TEXT SHOWN:
----

What is this? This is twenty different articles and op-eds back and forth on this topic:

- Well he went to the doctor 15 years ago and he said he was fine

- My good friend Joe Biden would never become demented—he would rather [redacted]

- I respect the President but it’s time for some young blood in leadership

- As a close aide to the President, blah blah

- He might not seem as sharp as 12 years ago but [diversion tactic]

Isn’t it amazing—you cannot peddle outright disinformation if you are sufficiently powerful, almost by definition; there is always some clown who will bat for you. And the result? A discourse fog. No one is a liar. No one is peddling “disinformation for profit.”

In conclusion: what we do are varying levels of information. But what these foreign forces do (because they are not here to defend themselves, and anyone who defends them (or just has a nuanced point of view) is just <regime>-puppet anyway) is disinformation because they clearly are X while they claim to be Y.


It seems natural that those who have power get to proclaim what is 'true' and what is 'false'. Foucault, Wittgenstein, Ayer, Chomsky, practically everyone who spared it a thought would agree with you.

That's a fundamental misunderstanding around the word "authority" (which we confuse with power in "western" language)

Firstly, what power says is immaterial with regard to actual truth or falsehood. That's why people wear T-shirts that say "Science is a bitch huh?". Certainly, millions may die because a man with a big gun, a big ego and a small penis swears that black is white, but ain't it always been so? Tomorrow you get to hold the gun, and suddenly you're "right".

But most importantly, "disinformation" has nothing to do with truth or falsehood. It's about intent. The word "intention" is right there. Otherwise what you have is "misinformation".

----

GIVEN DATA:
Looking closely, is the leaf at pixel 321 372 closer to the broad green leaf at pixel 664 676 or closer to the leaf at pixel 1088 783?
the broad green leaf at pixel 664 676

----

WRITTEN TASKS:
1. According to the text on disinformation, what is disinformation about, if not truth or falsehood?
2. Name every thinker the text on disinformation lists as likely to agree that those with power get to proclaim what is true and false.
The material comes from a separate source unrelated to the text on disinformation.

SOLUTION LIST:
1. It is about intent.

2. Foucault, Wittgenstein, Ayer, Chomsky